Aussehen & Bestimmungsmerkmale

*Fragaria vesca*, auch bekannt als Wald-Erdbeere, ist eine ausdauernde, krautige Pflanze, die typischerweise eine Höhe von 5–30 cm erreicht, meist jedoch zwischen 10–20 cm hoch wird. Sie bildet kompakte, stammlose Rosetten. Die Pflanze breitet sich vegetativ durch Ausläufer aus und bildet dichte Matten. Das Wurzelsystem ist faserig und flach, verankert durch einen zentralen Wurzelstock oder ein Rhizom. Die Blätter sind grundständig rosettig angeordnet, dreiteilig gefiedert mit drei Blättchen, die an langen Blattstielen von bis zu 25 cm Länge sitzen. Die Blättchen sind eiförmig bis elliptisch oder verkehrt eiförmig, 1–6 cm lang und 0,6–4 cm breit, mit gesägten Rändern, die 12–21 Zähne pro Seite aufweisen. Sie sind oberseits hellgrün und unterseits blasser oder weißlich, und beide Oberflächen sind spärlich behaart.

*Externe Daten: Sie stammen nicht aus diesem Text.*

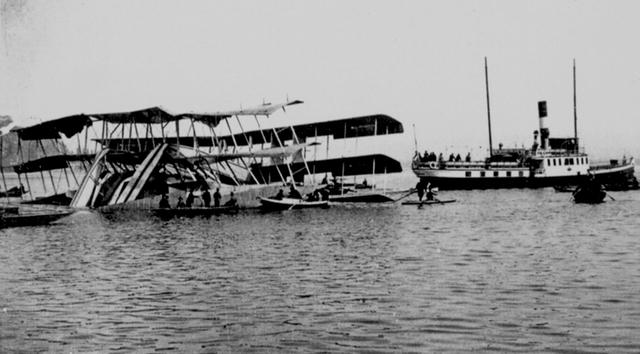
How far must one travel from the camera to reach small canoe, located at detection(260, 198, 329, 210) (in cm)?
4534

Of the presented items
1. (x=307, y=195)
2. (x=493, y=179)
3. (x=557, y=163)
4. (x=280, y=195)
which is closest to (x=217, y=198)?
(x=280, y=195)

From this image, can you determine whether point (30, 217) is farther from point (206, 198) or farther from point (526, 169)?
point (526, 169)

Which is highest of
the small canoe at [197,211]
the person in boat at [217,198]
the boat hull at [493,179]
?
the boat hull at [493,179]

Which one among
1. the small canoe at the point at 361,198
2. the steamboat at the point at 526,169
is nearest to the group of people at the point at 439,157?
the steamboat at the point at 526,169

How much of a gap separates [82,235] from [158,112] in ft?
57.5

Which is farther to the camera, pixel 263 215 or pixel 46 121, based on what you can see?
pixel 46 121

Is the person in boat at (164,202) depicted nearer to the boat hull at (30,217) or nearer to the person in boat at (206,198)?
the person in boat at (206,198)

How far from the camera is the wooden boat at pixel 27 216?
3528 centimetres

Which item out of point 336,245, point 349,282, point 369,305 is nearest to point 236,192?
point 336,245

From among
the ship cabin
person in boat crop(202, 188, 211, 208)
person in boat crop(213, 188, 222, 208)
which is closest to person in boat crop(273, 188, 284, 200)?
person in boat crop(213, 188, 222, 208)

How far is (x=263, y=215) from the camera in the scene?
42688mm

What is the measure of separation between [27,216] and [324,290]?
23591 millimetres

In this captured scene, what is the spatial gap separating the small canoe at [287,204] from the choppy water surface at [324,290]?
12.9 meters

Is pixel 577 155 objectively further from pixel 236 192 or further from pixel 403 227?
pixel 403 227
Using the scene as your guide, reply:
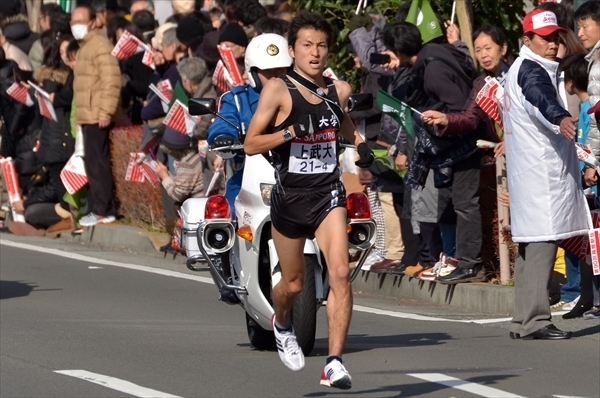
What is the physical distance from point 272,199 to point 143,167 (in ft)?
27.3

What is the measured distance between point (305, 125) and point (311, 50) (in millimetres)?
484

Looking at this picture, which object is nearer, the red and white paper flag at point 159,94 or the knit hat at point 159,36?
the red and white paper flag at point 159,94

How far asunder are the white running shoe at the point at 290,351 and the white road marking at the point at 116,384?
65cm

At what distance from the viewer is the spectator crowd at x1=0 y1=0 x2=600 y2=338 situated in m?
10.3

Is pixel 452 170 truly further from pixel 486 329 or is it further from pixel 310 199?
pixel 310 199

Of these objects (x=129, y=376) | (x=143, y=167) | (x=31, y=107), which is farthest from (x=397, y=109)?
(x=31, y=107)

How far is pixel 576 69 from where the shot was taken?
10781 mm

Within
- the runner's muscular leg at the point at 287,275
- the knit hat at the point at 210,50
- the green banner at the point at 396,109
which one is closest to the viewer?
the runner's muscular leg at the point at 287,275

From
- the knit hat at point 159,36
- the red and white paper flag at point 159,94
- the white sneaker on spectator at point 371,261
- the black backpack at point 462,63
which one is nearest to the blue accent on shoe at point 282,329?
the black backpack at point 462,63

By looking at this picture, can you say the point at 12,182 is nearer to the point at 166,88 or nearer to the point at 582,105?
the point at 166,88

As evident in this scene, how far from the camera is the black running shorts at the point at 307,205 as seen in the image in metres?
8.26

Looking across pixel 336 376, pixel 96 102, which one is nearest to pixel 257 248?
pixel 336 376

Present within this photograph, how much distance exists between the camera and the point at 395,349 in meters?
9.96

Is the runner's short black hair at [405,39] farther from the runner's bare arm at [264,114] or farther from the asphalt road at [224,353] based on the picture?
the runner's bare arm at [264,114]
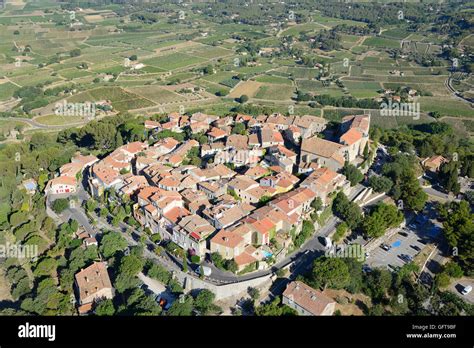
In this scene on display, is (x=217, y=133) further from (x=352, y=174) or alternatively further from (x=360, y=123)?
(x=352, y=174)

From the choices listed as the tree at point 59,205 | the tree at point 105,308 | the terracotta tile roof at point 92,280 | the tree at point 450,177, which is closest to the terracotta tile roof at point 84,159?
the tree at point 59,205

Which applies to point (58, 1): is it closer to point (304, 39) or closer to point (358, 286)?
point (304, 39)

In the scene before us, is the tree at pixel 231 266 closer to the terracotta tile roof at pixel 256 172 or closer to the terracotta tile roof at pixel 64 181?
the terracotta tile roof at pixel 256 172

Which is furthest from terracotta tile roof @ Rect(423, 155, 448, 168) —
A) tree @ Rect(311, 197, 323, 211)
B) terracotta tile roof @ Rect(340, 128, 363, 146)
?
tree @ Rect(311, 197, 323, 211)

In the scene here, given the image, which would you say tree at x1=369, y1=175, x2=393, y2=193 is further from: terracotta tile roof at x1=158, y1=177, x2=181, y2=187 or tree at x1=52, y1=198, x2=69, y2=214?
tree at x1=52, y1=198, x2=69, y2=214

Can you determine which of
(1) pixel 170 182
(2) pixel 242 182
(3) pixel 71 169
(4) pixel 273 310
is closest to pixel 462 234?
(4) pixel 273 310

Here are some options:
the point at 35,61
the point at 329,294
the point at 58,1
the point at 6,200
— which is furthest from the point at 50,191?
the point at 58,1

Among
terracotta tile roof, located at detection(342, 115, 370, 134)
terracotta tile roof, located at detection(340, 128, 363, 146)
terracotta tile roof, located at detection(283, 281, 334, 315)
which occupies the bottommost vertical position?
terracotta tile roof, located at detection(283, 281, 334, 315)
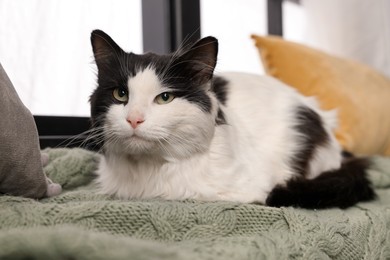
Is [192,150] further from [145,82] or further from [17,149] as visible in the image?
[17,149]

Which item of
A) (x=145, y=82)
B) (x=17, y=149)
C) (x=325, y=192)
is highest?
(x=145, y=82)

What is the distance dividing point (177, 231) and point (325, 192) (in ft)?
1.76

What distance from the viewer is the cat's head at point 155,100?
105 cm

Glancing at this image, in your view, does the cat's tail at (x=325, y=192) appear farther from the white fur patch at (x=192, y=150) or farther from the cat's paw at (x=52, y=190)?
the cat's paw at (x=52, y=190)

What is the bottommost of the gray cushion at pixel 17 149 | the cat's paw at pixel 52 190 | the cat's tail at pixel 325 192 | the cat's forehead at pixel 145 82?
the cat's tail at pixel 325 192

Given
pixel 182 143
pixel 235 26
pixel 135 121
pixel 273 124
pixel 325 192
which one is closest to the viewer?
pixel 135 121

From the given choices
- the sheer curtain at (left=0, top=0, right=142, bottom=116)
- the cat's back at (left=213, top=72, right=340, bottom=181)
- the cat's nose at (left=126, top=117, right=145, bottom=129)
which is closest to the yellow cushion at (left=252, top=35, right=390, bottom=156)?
the cat's back at (left=213, top=72, right=340, bottom=181)

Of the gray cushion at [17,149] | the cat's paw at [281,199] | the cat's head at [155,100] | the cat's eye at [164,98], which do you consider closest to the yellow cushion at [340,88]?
the cat's paw at [281,199]

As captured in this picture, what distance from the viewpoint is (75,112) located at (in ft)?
6.41

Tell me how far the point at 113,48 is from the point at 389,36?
95.4 inches

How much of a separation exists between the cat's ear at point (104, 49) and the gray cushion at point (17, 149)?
0.89 feet

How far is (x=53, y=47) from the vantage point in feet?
5.99

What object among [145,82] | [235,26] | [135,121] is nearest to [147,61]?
[145,82]

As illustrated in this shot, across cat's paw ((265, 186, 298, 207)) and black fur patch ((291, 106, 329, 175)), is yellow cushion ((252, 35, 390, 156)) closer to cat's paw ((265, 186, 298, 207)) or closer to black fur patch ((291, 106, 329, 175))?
black fur patch ((291, 106, 329, 175))
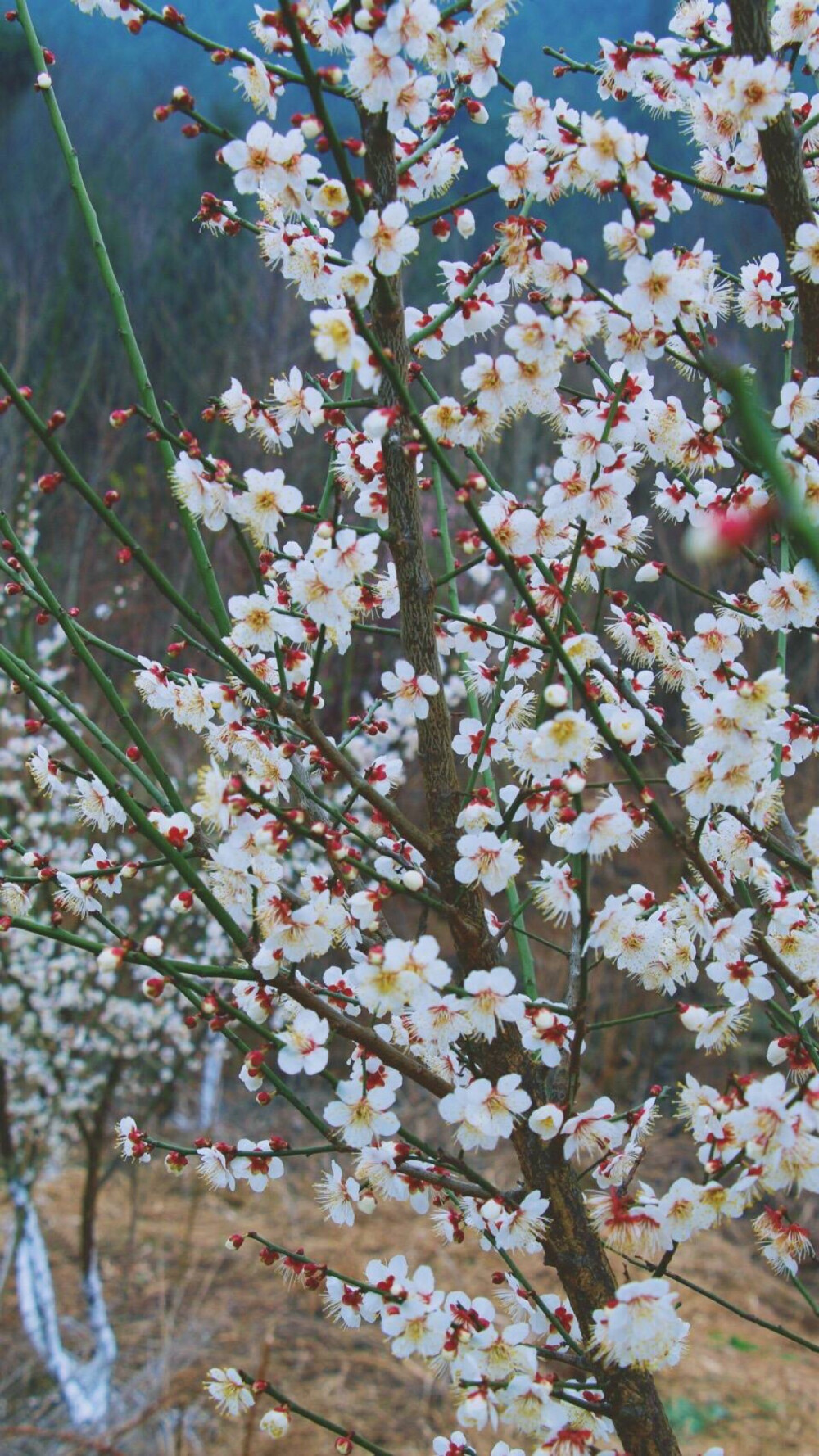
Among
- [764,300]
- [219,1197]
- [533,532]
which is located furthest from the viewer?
[219,1197]

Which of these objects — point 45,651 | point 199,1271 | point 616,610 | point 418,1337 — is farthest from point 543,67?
point 199,1271

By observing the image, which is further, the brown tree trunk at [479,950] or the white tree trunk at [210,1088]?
the white tree trunk at [210,1088]

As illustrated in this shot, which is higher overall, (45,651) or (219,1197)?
(45,651)

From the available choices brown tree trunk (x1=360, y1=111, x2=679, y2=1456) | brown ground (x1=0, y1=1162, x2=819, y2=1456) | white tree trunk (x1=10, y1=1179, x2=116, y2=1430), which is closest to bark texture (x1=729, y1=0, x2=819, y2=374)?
brown tree trunk (x1=360, y1=111, x2=679, y2=1456)

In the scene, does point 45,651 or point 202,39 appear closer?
point 202,39

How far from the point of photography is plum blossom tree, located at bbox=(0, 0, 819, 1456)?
1420 millimetres

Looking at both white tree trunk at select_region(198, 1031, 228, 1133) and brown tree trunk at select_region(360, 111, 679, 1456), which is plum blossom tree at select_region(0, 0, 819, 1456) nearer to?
brown tree trunk at select_region(360, 111, 679, 1456)

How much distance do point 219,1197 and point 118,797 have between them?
699cm

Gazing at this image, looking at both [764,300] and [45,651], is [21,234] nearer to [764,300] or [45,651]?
[45,651]

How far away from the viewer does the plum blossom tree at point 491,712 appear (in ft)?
4.66

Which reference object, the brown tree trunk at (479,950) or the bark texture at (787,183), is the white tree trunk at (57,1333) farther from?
the bark texture at (787,183)

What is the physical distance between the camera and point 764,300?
79.2 inches

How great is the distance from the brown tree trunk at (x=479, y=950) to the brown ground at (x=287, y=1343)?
2.60 m

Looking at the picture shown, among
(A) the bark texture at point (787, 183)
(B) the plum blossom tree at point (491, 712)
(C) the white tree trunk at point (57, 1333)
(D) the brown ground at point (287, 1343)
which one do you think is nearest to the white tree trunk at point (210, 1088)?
(D) the brown ground at point (287, 1343)
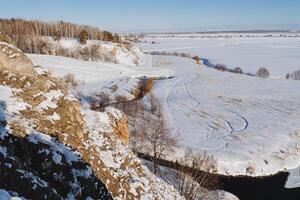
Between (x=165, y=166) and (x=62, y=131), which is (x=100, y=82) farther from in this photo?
(x=62, y=131)

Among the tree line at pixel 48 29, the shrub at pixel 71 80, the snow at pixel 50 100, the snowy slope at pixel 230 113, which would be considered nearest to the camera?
the snow at pixel 50 100

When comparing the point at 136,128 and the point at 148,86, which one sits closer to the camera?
the point at 136,128

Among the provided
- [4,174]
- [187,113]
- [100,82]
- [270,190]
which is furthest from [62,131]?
[100,82]

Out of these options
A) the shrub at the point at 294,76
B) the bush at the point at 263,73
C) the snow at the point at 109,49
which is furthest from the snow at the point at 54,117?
the bush at the point at 263,73

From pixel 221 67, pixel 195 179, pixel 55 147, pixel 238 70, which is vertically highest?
pixel 55 147

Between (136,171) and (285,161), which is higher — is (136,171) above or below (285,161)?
above

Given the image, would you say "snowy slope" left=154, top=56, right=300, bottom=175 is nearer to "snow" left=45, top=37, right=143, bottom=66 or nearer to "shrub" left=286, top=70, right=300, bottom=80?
"shrub" left=286, top=70, right=300, bottom=80

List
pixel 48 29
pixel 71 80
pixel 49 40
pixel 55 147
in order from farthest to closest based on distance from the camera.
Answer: pixel 48 29, pixel 49 40, pixel 71 80, pixel 55 147

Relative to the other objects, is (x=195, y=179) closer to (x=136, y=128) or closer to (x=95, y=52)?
(x=136, y=128)

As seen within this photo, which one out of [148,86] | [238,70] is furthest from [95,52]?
[238,70]

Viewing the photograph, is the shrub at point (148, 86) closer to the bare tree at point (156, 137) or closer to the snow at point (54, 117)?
the bare tree at point (156, 137)

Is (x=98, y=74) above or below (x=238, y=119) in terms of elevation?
above
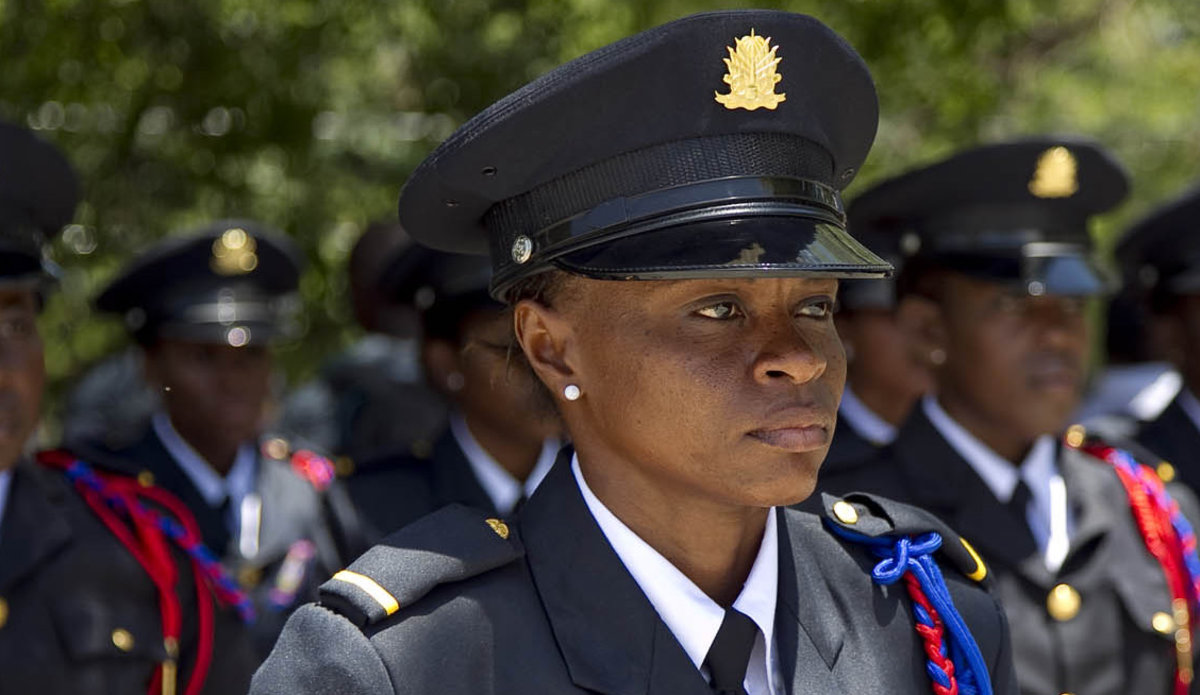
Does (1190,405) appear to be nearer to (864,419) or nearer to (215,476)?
(864,419)

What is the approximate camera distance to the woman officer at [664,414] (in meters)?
2.35

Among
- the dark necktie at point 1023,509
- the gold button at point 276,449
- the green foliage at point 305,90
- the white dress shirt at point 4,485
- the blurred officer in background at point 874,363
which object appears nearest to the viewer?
the white dress shirt at point 4,485

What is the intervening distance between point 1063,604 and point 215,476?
326 centimetres

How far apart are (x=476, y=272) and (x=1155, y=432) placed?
2135 millimetres

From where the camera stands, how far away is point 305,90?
584 centimetres

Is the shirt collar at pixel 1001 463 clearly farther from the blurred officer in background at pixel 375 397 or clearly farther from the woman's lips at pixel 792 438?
the blurred officer in background at pixel 375 397

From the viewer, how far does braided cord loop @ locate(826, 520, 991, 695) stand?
100 inches

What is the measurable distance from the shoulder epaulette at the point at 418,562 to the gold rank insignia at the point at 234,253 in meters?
3.57

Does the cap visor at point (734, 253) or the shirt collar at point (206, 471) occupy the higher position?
the cap visor at point (734, 253)

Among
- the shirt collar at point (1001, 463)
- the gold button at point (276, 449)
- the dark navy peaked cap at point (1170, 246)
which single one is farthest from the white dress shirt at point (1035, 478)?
the gold button at point (276, 449)

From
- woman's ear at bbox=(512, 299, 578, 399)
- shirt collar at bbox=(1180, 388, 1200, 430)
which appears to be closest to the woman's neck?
woman's ear at bbox=(512, 299, 578, 399)

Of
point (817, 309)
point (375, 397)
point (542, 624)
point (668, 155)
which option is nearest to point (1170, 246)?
point (817, 309)

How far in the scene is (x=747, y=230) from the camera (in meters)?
2.38

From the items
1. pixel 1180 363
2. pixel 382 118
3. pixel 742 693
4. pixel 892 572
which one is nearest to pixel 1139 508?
pixel 1180 363
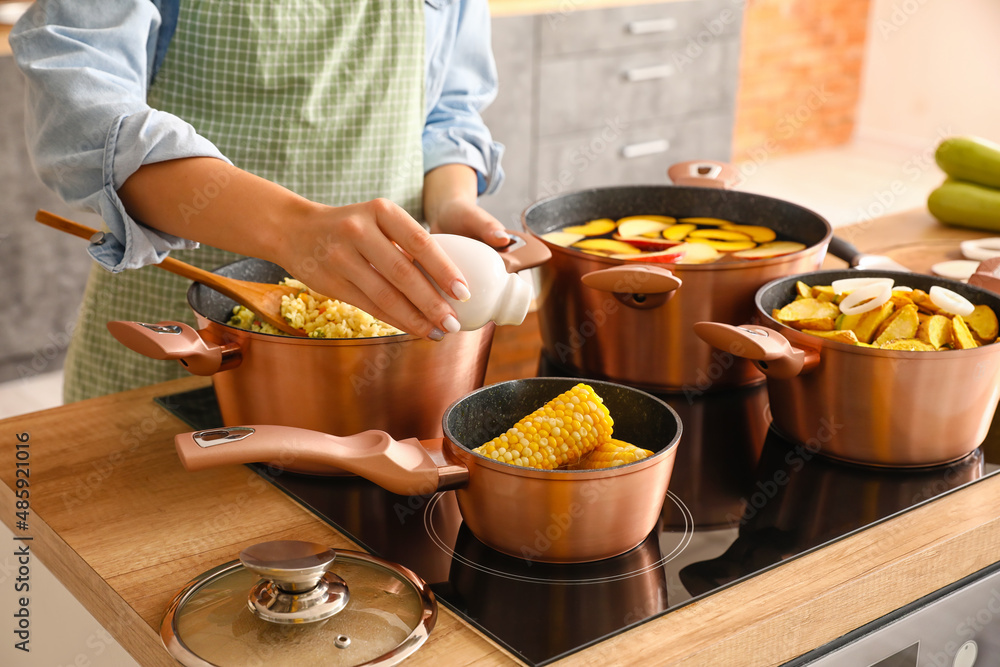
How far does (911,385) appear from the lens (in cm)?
83

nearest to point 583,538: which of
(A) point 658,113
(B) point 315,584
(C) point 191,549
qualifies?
(B) point 315,584

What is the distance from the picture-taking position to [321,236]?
771 mm

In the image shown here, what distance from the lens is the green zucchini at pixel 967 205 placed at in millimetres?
1539

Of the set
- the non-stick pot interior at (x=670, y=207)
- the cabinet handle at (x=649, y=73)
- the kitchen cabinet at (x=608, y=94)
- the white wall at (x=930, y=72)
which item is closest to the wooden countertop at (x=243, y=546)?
the non-stick pot interior at (x=670, y=207)

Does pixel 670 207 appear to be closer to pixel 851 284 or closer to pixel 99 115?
pixel 851 284

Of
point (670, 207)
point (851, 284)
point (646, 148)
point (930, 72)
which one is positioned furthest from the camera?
point (930, 72)

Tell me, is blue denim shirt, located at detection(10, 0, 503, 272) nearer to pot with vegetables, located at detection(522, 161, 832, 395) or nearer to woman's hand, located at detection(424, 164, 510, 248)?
woman's hand, located at detection(424, 164, 510, 248)

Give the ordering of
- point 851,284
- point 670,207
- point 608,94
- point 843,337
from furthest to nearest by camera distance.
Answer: point 608,94
point 670,207
point 851,284
point 843,337

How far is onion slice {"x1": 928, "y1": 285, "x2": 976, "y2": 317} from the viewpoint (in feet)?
3.03

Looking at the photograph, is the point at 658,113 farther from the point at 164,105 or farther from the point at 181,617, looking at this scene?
the point at 181,617

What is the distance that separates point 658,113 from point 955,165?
7.13 ft

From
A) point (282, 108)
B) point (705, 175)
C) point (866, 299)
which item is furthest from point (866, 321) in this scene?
point (282, 108)

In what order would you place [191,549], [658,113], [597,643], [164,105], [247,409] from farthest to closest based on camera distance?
[658,113]
[164,105]
[247,409]
[191,549]
[597,643]

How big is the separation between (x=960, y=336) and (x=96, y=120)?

Die Blütenstängel, bekannt als Schäfte, sind aufrecht oder leicht abgewinkelt, 5–15 cm hoch und behaart. Jeder Stängel trägt 1–5 weiße Blüten in einer doldentraubigen Blütenstandsform. Die Blüten sind radiärsymmetrisch und bis zu 18 mm im Durchmesser. Sie haben fünf verkehrt-eiförmige, weiße Blütenblätter von 4–7 mm Länge, fünf grüne bis braune Kelchblätter und zahlreiche gelbe Staubblätter, die in der Mitte angeordnet sind. Die Blütezeit erstreckt sich typischerweise von April bis August, abhängig von der Region. Die Früchte sind Sammel-Nussfrüchte, die aus zahlreichen kleinen, roten Achänen bestehen, die in einen konischen bis eiförmigen, fleischigen Blütenboden eingebettet sind. Diese Früchte messen 0,5–1,5 cm im Durchmesser und in der Länge und reifen von Juni bis September zu einer leuchtend roten Farbe. Die kleinen Erdbeeren zeichnen sich durch ihr intensives, fruchtiges Aroma aus, das sie von größeren Kultursorten unterscheidet. *Fragaria vesca* bildet schlanke, oberirdische Ausläufer, die an den Knoten wurzeln und neue Pflanzen bilden, was ihre vegetative Vermehrung erleichtert. In milden Klimazonen bleibt die Pflanze immergrün und behält ihre Blätter das ganze Jahr über. In kälteren Gebieten wird sie laubabwerfend und wirft im Winter ihre Blätter ab, um mit geschützten Knospen zu überwintern.[1] Subspezifische Variationen können die Fruchtgröße oder die Blattform leicht beeinflussen, z. B. stärker behaarte Blätter in einigen Formen.[1]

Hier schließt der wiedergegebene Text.